## [What to work on]
Every line of the material is to be transcribed verbatim, with images omitted.

= Beginning of Section =

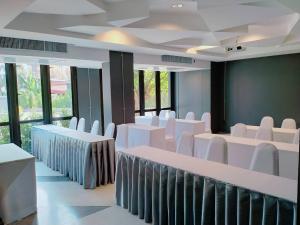 Gallery image of OU HOTEL in Phitsanulok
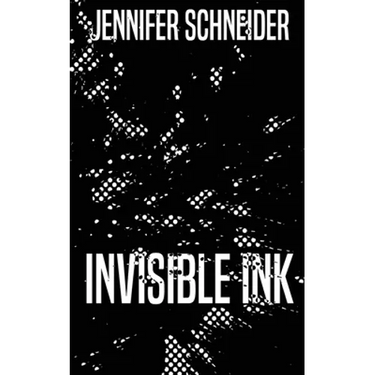 Invisible Ink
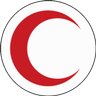 Egyptian Red Crescent logo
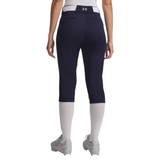Under Armour Womens UA Utility Softball Pants - Lightweight and Durable Performance Fabric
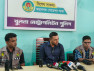 খুলনায় অস্ত্রসহ কথিত সন্ত্রাসী গ্রেপ্তার, গুলিবর্ষণের ঘটনায় অগ্রগতি দাবি ডিবির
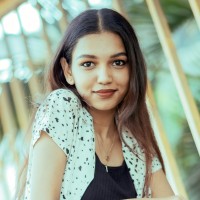 Anjana Anil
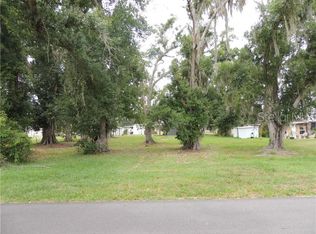 Helen Dr, Kenansville, FL 34739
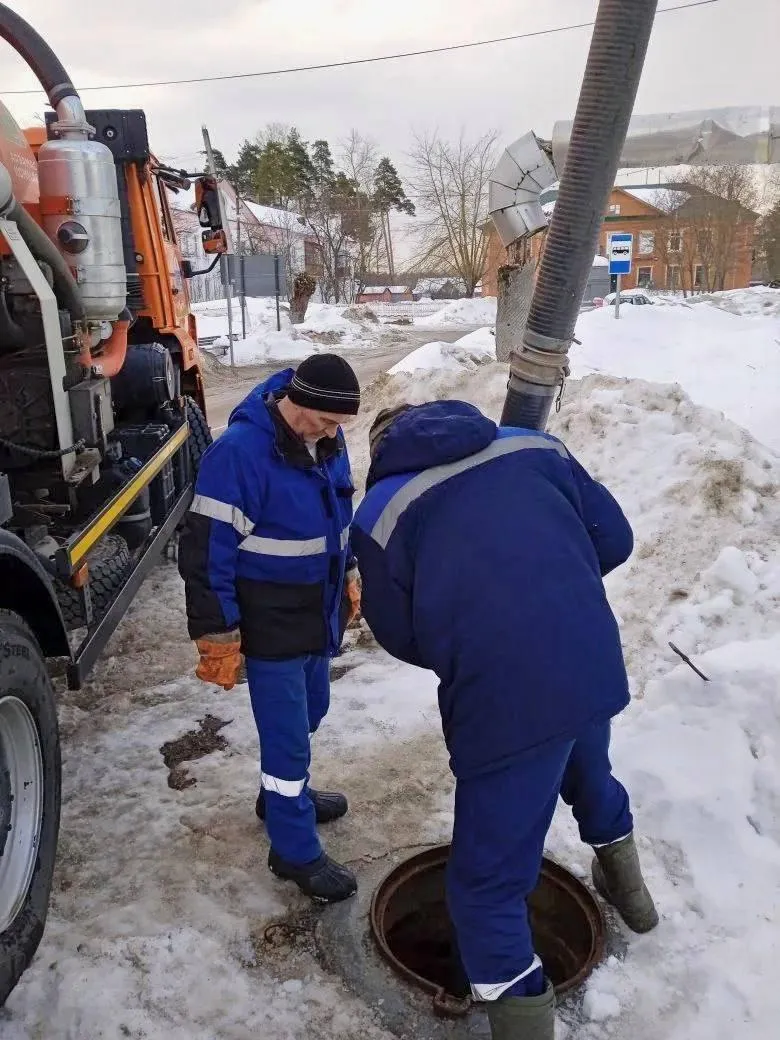 Источник: пресс-служба Министерства жилищно-коммунального хозяйства Московской области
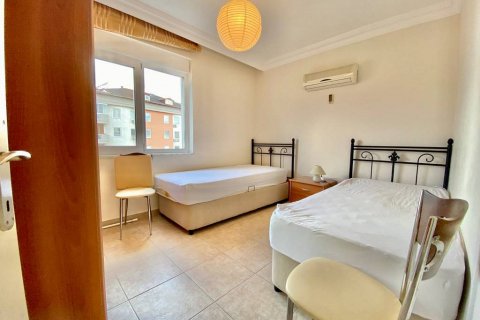 آپارتمان در  Alanya ، امارات متحده عربی 2 خوابه ، 110 متر مربع.  شماره 83006 - 14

= End of Section =

## [Written solution]
 Gallery image of OU HOTEL in Phitsanulok
 Invisible Ink
 Egyptian Red Crescent logo
Under Armour Womens UA Utility Softball Pants - Lightweight and Durable Performance Fabric
 খুলনায় অস্ত্রসহ কথিত সন্ত্রাসী গ্রেপ্তার, গুলিবর্ষণের ঘটনায় অগ্রগতি দাবি ডিবির
 Anjana Anil
 Helen Dr, Kenansville, FL 34739
 Источник: пресс-служба Министерства жилищно-коммунального хозяйства Московской области
 آپارتمان در  Alanya ، امارات متحده عربی 2 خوابه ، 110 متر مربع.  شماره 83006 - 14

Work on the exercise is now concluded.